-- Records provided --
------------------------------------------------

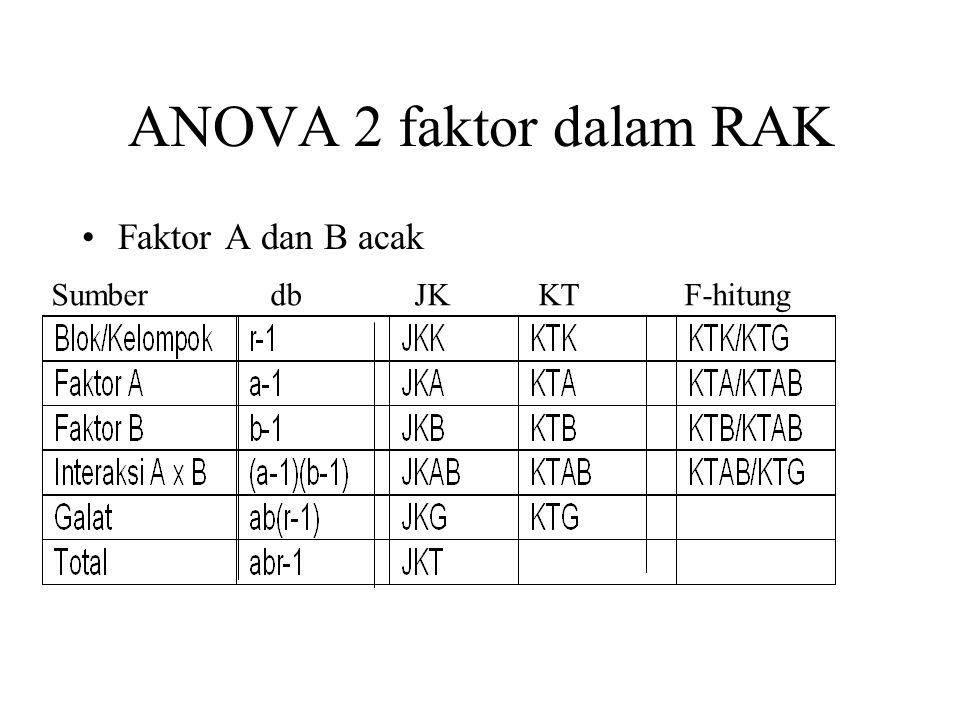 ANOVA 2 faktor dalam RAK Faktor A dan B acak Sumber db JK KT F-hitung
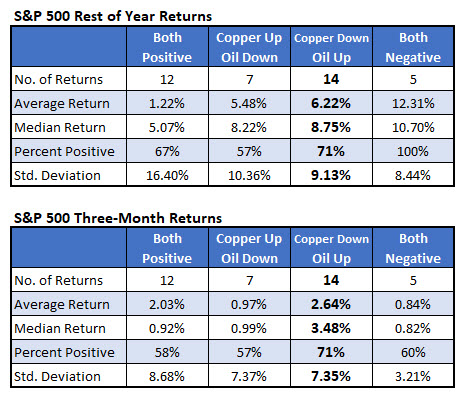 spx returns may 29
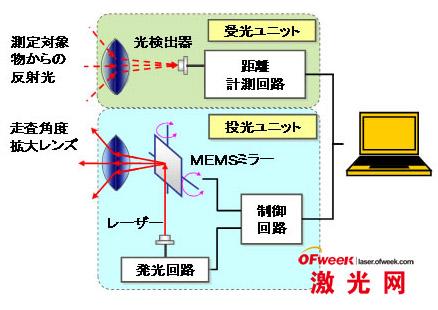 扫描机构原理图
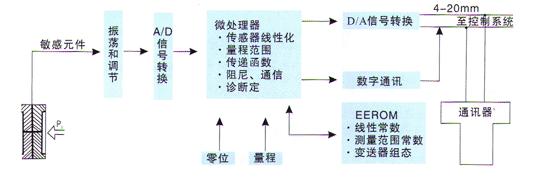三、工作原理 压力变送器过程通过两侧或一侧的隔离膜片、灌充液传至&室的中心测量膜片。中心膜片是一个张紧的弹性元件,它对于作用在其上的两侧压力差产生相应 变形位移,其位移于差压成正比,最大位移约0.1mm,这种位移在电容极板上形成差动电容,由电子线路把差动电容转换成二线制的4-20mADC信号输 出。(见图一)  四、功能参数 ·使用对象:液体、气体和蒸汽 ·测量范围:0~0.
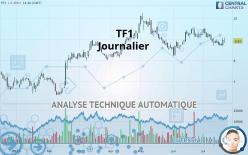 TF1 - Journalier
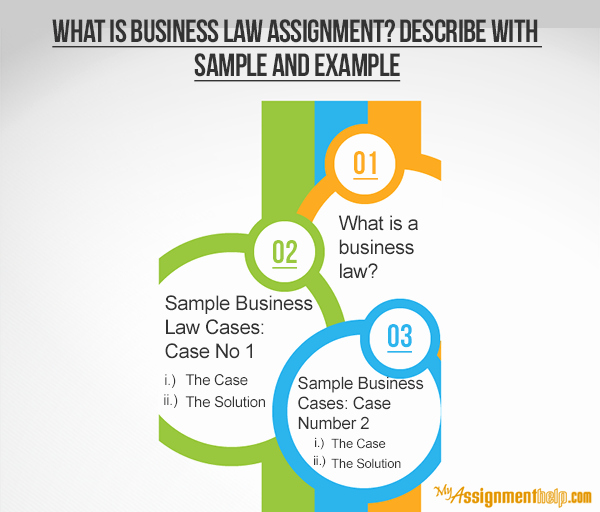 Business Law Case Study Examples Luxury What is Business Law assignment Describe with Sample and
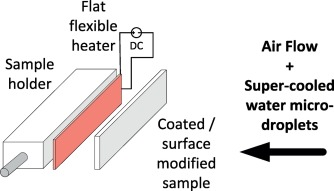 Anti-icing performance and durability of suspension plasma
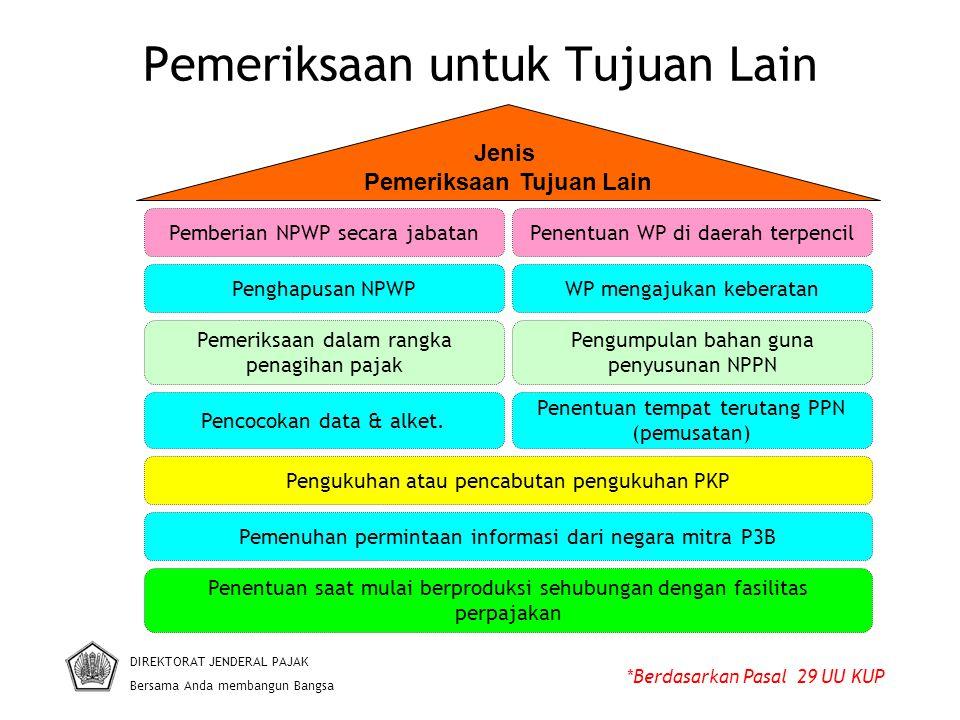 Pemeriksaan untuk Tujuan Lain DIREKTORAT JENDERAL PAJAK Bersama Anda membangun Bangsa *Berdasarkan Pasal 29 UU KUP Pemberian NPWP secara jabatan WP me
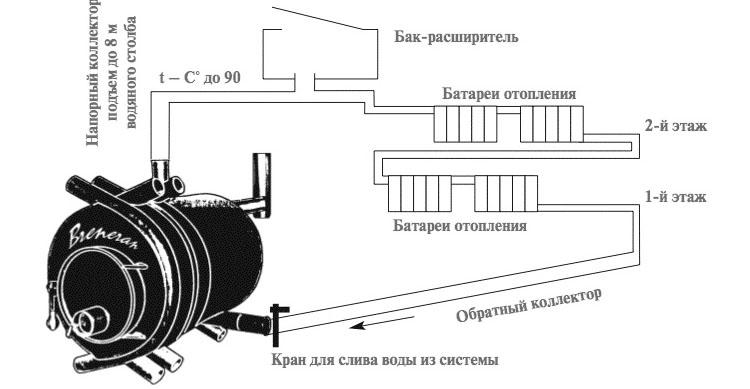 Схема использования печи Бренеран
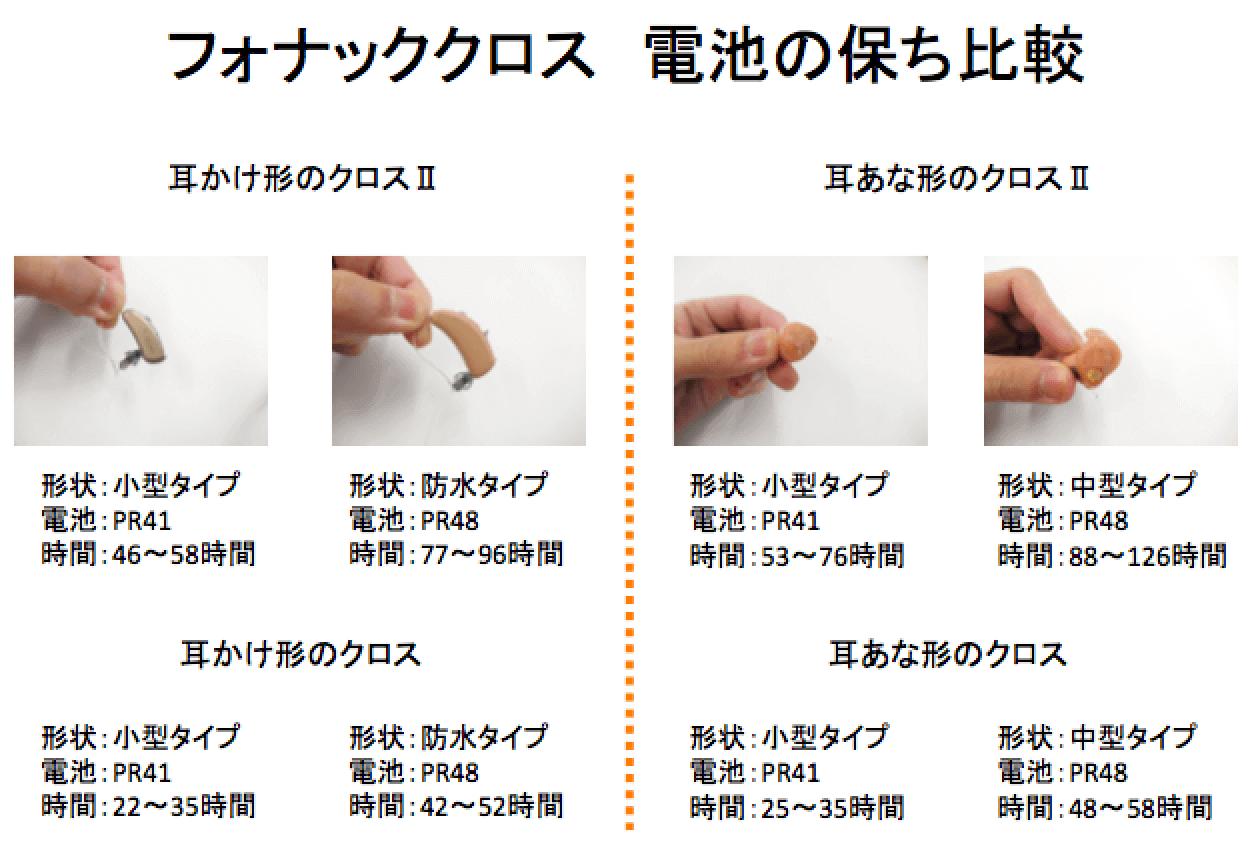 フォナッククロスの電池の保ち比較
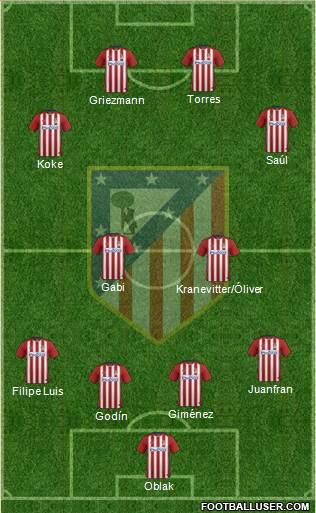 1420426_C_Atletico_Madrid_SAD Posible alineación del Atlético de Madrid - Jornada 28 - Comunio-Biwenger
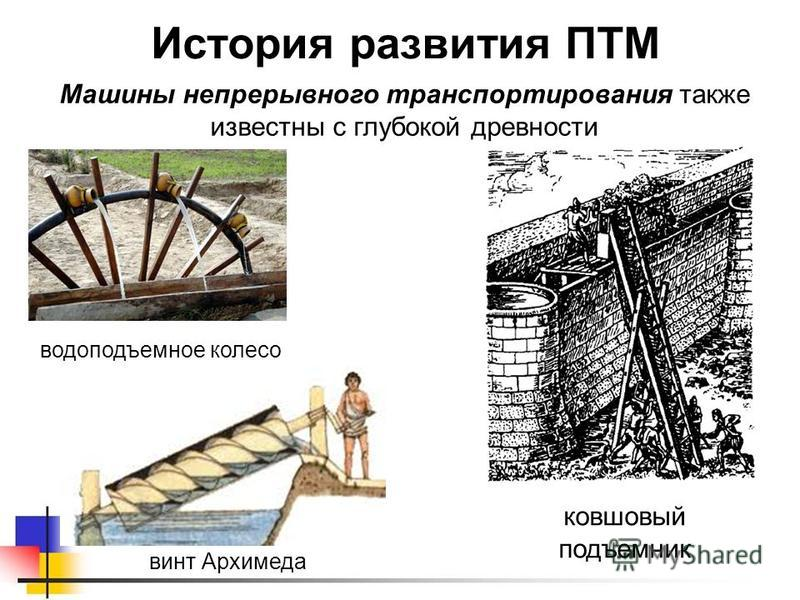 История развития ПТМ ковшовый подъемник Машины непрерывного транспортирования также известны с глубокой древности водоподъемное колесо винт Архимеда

------------------------------------------------

-- Instructions to follow --
Transcribe exactly the line that contains "Pemeriksaan untuk Tujuan" and each line after it through the end of the listing. Leave out the pictures.

-- Solution --
 Pemeriksaan untuk Tujuan Lain DIREKTORAT JENDERAL PAJAK Bersama Anda membangun Bangsa *Berdasarkan Pasal 29 UU KUP Pemberian NPWP secara jabatan WP me
 Схема использования печи Бренеран
 フォナッククロスの電池の保ち比較
 1420426_C_Atletico_Madrid_SAD Posible alineación del Atlético de Madrid - Jornada 28 - Comunio-Biwenger
 История развития ПТМ ковшовый подъемник Машины непрерывного транспортирования также известны с глубокой древности водоподъемное колесо винт Архимеда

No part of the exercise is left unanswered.